● **Records shown**
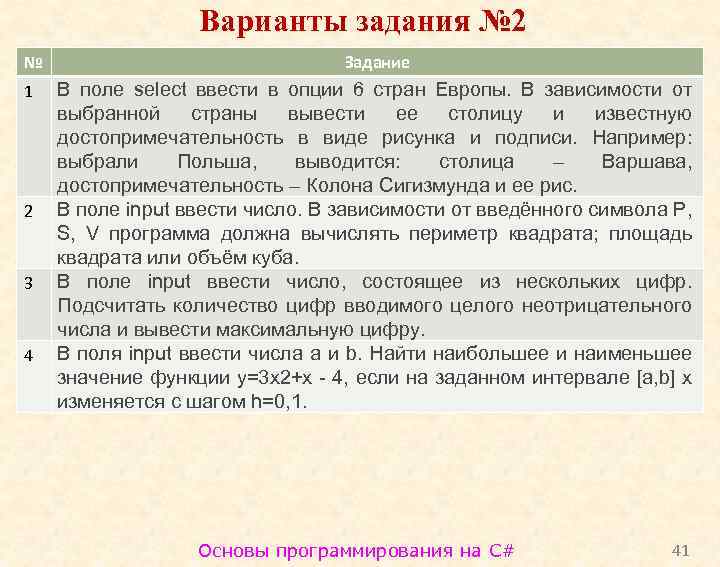 Варианты задания №2

| № | Задание |
|---|---|
| 1 | В поле select ввести в опции 6 стран Европы. В зависимости от выбранной страны вывести ее столицу и известную достопримечательность в виде рисунка и подписи. Например: выбрали Польша, выводится: столица – Варшава, достопримечательность – Колона Сигизмунда и ее рис. |
| 2 | В поле input ввести число. В зависимости от введённого символа P, S, V программа должна вычислять периметр квадрата; площадь квадрата или объём куба. |
| 3 | В поле input ввести число, состоящее из нескольких цифр. Подсчитать количество цифр вводимого целого неотрицательного числа и вывести максимальную цифру. |
| 4 | В поля input ввести числа a и b. Найти наибольшее и наименьшее значение функции y=3x2+x - 4, если на заданном интервале [a,b] x изменяется с шагом h=0,1. |

Основы программирования на C#

41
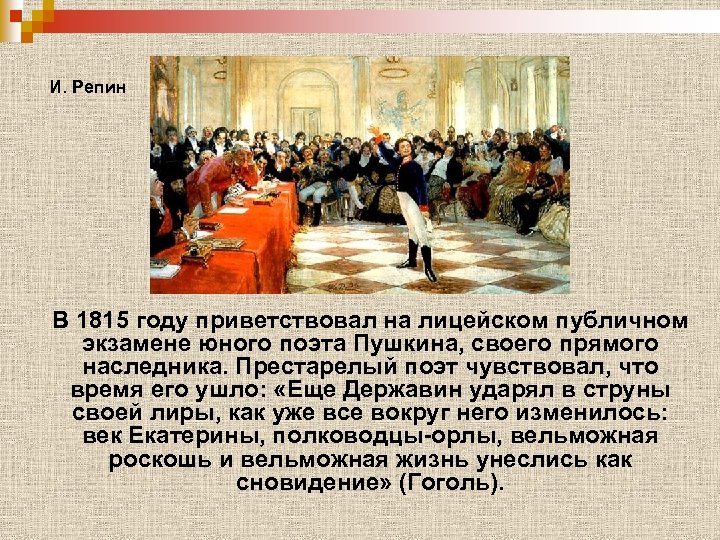 И. Репин

В 1815 году приветствовал на лицейском публичном экзамене юного поэта Пушкина, своего прямого наследника. Престарелый поэт чувствовал, что время его ушло: «Еще Державин ударял в струны своей лиры, как уже все вокруг него изменилось: век Екатерины, полководцы-орлы, вельможная роскошь и вельможная жизнь унеслись как сновидение» (Гоголь).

● **Description of the task**
Reproduce the records verbatim, omitting all images they contain.

● **Exercise output**
 Варианты задания №2

| № | Задание |
|---|---|
| 1 | В поле select ввести в опции 6 стран Европы. В зависимости от выбранной страны вывести ее столицу и известную достопримечательность в виде рисунка и подписи. Например: выбрали Польша, выводится: столица – Варшава, достопримечательность – Колона Сигизмунда и ее рис. |
| 2 | В поле input ввести число. В зависимости от введённого символа P, S, V программа должна вычислять периметр квадрата; площадь квадрата или объём куба. |
| 3 | В поле input ввести число, состоящее из нескольких цифр. Подсчитать количество цифр вводимого целого неотрицательного числа и вывести максимальную цифру. |
| 4 | В поля input ввести числа a и b. Найти наибольшее и наименьшее значение функции y=3x2+x - 4, если на заданном интервале [a,b] x изменяется с шагом h=0,1. |

Основы программирования на C#

41
 И. Репин

В 1815 году приветствовал на лицейском публичном экзамене юного поэта Пушкина, своего прямого наследника. Престарелый поэт чувствовал, что время его ушло: «Еще Державин ударял в струны своей лиры, как уже все вокруг него изменилось: век Екатерины, полководцы-орлы, вельможная роскошь и вельможная жизнь унеслись как сновидение» (Гоголь).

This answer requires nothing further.